The Pressure Products patent covers a mechanism for inserting and removing catheters and pacemaker leads. The asserted claims include a “means for” facilitating the removal of both a hemostatic valve and a sheath from the disposed catheter. The parties agreed that this limitation should be interpreted as a means-plus-function limitation, but disagreed as to the proper scope of the limitation. Under 35 USC 112p6, a means-plus-function limitation is construed to “cover the corresponding structure, material, or acts described in the specification and equivalents thereof.” The district court judge held that the corresponding structure described in the specification used a “score line” to allow the hemostatic valve to separate. During trial (after the close of the plaintiffs case) the Judge updated its definition to include a “linear perforation; slit; slot; tab; line; severing; weakening; or tear that can be partial or complete.” The jury found infringement and awarded $1.1 million in past damages.
On appeal, the Federal Circuit reversed.
Claim Construction During Trial: The Federal Circuit first looked at the lower court’s procedure and held that the timing of claim construction is in the discretion of the lower court so long as the court works to avoid “surprise and prejudice” that could accompany a late change to the construction.
While recognizing the potential for surprise and prejudice in a late adjustment to the meaning of claim terms, this court also acknowledges that the trial court is in the best position to prevent gamesmanship and unfair advantage during trial.

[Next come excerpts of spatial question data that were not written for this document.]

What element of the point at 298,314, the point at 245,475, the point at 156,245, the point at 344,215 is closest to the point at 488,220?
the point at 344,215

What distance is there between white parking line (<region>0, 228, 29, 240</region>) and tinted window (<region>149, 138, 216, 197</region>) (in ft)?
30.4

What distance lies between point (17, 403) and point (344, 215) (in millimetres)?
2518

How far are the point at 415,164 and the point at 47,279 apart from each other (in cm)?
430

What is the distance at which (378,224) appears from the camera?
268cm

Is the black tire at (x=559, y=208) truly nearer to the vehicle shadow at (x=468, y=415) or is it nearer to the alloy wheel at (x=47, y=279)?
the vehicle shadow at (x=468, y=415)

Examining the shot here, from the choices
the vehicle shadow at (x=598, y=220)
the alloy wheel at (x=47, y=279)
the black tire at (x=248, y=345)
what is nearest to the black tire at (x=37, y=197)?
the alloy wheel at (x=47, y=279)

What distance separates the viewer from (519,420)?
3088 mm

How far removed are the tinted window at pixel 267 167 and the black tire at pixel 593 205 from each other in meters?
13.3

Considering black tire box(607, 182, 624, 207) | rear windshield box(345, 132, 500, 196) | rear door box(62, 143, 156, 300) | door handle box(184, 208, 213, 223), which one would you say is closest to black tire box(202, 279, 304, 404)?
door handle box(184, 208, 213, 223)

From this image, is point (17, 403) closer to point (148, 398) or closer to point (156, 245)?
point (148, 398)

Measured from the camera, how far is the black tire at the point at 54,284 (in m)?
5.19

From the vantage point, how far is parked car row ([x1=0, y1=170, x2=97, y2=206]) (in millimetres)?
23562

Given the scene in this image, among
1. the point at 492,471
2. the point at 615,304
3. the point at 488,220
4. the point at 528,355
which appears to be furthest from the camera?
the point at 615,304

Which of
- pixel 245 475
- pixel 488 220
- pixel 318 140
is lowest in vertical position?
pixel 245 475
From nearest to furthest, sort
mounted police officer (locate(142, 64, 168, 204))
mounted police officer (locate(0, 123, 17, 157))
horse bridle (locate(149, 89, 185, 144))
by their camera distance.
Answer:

Moreover, this court understands that a trial judge may learn more about the technology during the trial that necessitates some clarification of claim terms before the jury deliberates.
Scope of the Corresponding Structure: The “score line” structure was discussed in the specification and was clearly a “corresponding structure” to the means-for element. At dispute, however, was the scope of the structure disclosed. Namely, the patent specification included a “laundry list” of prior art references and the district court used the disclosures from those references to expand the definition of a “score line” beyond the structure that was literally described in the specification. On appeal, the Federal Circuit held that approach was wrong and that “the trial court impermissibly expanded the corresponding structure of claim 1 to include structures not described in the specification.”
Trial courts cannot look to the prior art, identified by nothing more than its title and citation in a patent, to provide corresponding structure for a means-plus-function limitation. . . . Although many of the disclosed alternatives may well be determined to be structural equivalents permitted by section 112, paragraph 6—a question of fact for the jury—these alternative methods . . . cannot be treated as the disclosed structures for the removal means. Simply mentioning prior art references in a patent does not suffice as a specification description to give the patentee outright claim to all of the structures disclosed in those references.
“This court remands for further proceedings in light of the proper construction of the term ‘score lines.’”
Writing in Dissent, Judge Newman argued that the patentee should have been allowed to rely upon the disclosures discussed in the specification in order to identify the scope of the disclosed corresponding structure.
Inequitable Conduct: This case also includes an important procedural decision on inequitable conduct – affirming the district court’s refusal to allow the defendant to amend its answer to include an inequitable conduct defense.